There is hunger for bread, thirst for water. Both are necessary for life. But people need more: joy, love, and hope. Valuable things can only be obtained as a gift.
Liturgical readings are available here.
The narration about the Samaritan woman and her encounter with Jesus as the source of living water sheds light on her progress in faith through her encounter with Christ. She does not know first, who Jesus is, calls him a Jew, and is defensive. Gradually she engages in conversation with him, as they debate the question of Messiah and the right place of worship (Jerusalem, or this mountain, i.e. Mount Gerizim, where the Samaritans used to worship). Eventually, she comes to authentic belief in Jesus and other people join her as well. The gospel comments:
- Many of the Samaritans began to believe in him because of the word of the woman who testified.
- Many more began to believe in him because of his word.
- We have heard for ourselves, and we know that this is truly the savior of the world.
Faith of the woman and other people from the village starts by a simple conversation and it gradually grows to become a personal faith, based not just on a testimony of someone else, but on personal experience. The Lenten season provides us with an opportunity to reflect about our faith. While most people receive faith as a gift from parents and all have an immature faith first, it takes time and effort to make this faith really personal. Faith is not just a set of statements to recite. It is mature only when it determines our life-attitudes, choices, and actions.
Jesus in the gospel moves from Judea to Galilee. The gospel comments: he had to pass through Samaria. From the geographical perspective, passing through Samaria was not the only option for Jesus and not even the most prudent one. Apparently, Jesus acts under some constraint. His presence in Samaria is the result of divine necessity. He must move into the world beyond Israel, amongst enemies of his nation. This move of Jesus reflects the experience of the Johannine community (the community behind the gospel of John). These Christians, living at the end of the first century, also made a similar large step. They left the cradle of Judaism and engaged with the pagan world. This move is justified in the action of Jesus who was the first one to do this.

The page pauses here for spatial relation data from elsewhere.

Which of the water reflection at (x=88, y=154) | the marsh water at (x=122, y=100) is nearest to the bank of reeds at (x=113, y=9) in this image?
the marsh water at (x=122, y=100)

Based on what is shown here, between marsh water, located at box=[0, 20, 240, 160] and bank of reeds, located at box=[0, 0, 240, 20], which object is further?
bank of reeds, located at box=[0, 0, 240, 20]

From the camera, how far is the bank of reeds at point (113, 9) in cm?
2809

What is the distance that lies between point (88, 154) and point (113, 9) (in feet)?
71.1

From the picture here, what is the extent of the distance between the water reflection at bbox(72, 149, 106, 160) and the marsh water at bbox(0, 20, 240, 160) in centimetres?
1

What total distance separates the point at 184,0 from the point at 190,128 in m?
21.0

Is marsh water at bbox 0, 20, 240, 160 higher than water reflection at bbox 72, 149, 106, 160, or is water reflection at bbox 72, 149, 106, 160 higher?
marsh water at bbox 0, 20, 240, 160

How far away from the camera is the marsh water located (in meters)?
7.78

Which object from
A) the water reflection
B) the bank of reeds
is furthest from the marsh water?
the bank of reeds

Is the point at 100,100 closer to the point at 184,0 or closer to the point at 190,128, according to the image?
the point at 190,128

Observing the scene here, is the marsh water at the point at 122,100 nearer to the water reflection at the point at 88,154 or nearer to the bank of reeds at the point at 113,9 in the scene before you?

Such a move beyond the limits of Christianity might bring us outside of our comfort zone, but it also means fulfilling the mission that Christ entrusted to us. The world we live in is not our enemy, but rather a place that needs redemption. The presence of Christians is indispensable in all spheres of human life and in the general society. It is our task to bring Christ to those areas of the world where we live right now. It is our task to be Christ for others.